Goal 1 :: Lay out the entries as a numbered list, omitting blank lines, covering everything from the start of the entries down to the line containing "334,815 -> 358,876", with both ends included.

Page text ::
(begin)

Skip to content

GAS: Generative Avatar Synthesis from a Single Image

Conference: ICCV 2025 arXiv: 2502.06957 Code: Project Page Area: 3D Vision Keywords: Human Avatar Generation, Single Image, Video Diffusion, NeRF, Multi-view Consistency

TL;DR

GAS is a framework that unifies novel view synthesis and novel pose synthesis into a video generation task by combining dense appearance cues from a generalizable NeRF with a video diffusion model. A modality switcher decouples the two tasks, enabling view-consistent and temporally coherent human avatar generation from a single image.

Background & Motivation

Human avatar generation has broad applications in gaming, film, sports, and telepresence, yet existing techniques typically require expensive capture setups.

Two major camps of prior methods and their limitations:

Regression-based generalizable methods (GHNeRF, GPS-Gaussian, etc.): - Incorporate 3D human priors (SMPL) to support sparse or even single-view input - However, the regression nature causes many-to-one mapping averaging, resulting in blurry outputs - Limited to rigid deformation and unable to model clothing dynamics

Generative diffusion-based methods (Animate Anyone, Champ, Human4DiT): - Conditioned on sparse human templates (depth/normal maps) to produce high-quality results - However, the gap between sparse conditioning signals and real appearance leads to multi-view flickering and temporal inconsistency

Core insight of GAS: Using dense appearance cues reconstructed by NeRF as diffusion model conditions — providing richer structural information than sparse normal maps and bridging the gap between conditioning signals and real appearance.

Method

Overall Architecture

Two-stage training: 1. Train a generalizable human NeRF: Trained on multi-view datasets to support rendering arbitrary views/poses from a single image 2. Train a video diffusion model: Conditioned on NeRF renderings and SMPL normal maps to learn the distribution shift

Stage 1: Generalizable Human NeRF

Based on a single-view generalizable NeRF, target-space points are transformed into the SMPL canonical space via inverse LBS for feature querying:

\[\boldsymbol{\sigma}(\boldsymbol{x}), \boldsymbol{c}(\boldsymbol{x}) = \mathcal{F}(\boldsymbol{x}, \boldsymbol{p}, \gamma_d(\boldsymbol{d}))\]

Although NeRF renderings are blurry (due to mean regression), they provide dense, 3D-consistent appearance conditioning.

(end)

Goal 2 ::
Using the page on GAS, answer the following:
(a) At which conference is GAS listed?
(b) Into what kind of task does GAS unify novel view synthesis and novel pose synthesis?
(c) Into which space are target-space points transformed via inverse LBS in Stage 1?

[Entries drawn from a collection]
(begin)

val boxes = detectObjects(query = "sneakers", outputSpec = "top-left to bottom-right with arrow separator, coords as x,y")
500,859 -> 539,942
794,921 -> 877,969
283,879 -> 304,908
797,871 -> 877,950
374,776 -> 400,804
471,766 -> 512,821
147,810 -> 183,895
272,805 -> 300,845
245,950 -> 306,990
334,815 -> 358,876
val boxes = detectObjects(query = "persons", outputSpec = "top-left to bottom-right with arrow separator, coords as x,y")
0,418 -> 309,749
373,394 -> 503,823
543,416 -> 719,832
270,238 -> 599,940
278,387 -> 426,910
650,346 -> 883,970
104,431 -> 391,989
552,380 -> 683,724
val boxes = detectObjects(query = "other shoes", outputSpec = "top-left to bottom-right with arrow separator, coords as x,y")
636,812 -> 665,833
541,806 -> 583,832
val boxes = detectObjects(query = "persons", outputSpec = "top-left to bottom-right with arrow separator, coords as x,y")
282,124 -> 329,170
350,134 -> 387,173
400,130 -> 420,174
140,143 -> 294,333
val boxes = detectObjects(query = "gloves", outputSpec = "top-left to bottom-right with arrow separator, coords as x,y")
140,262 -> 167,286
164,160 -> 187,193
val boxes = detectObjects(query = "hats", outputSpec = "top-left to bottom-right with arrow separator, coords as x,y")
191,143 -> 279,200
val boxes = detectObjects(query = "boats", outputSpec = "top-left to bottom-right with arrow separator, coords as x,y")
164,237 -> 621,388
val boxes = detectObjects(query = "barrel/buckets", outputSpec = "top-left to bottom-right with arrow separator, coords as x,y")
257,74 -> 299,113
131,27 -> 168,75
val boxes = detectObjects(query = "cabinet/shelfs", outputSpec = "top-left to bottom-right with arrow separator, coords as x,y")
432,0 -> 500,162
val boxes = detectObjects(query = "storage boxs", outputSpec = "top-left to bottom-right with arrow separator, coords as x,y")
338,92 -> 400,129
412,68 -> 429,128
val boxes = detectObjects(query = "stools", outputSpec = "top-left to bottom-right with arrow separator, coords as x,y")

(end)

Correct response 1 ::
1. val boxes = detectObjects(query = "sneakers", outputSpec = "top-left to bottom-right with arrow separator, coords as x,y")
2. 500,859 -> 539,942
3. 794,921 -> 877,969
4. 283,879 -> 304,908
5. 797,871 -> 877,950
6. 374,776 -> 400,804
7. 471,766 -> 512,821
8. 147,810 -> 183,895
9. 272,805 -> 300,845
10. 245,950 -> 306,990
11. 334,815 -> 358,876

Correct response 2 ::
(a) ICCV 2025
(b) A video generation task
(c) The SMPL canonical space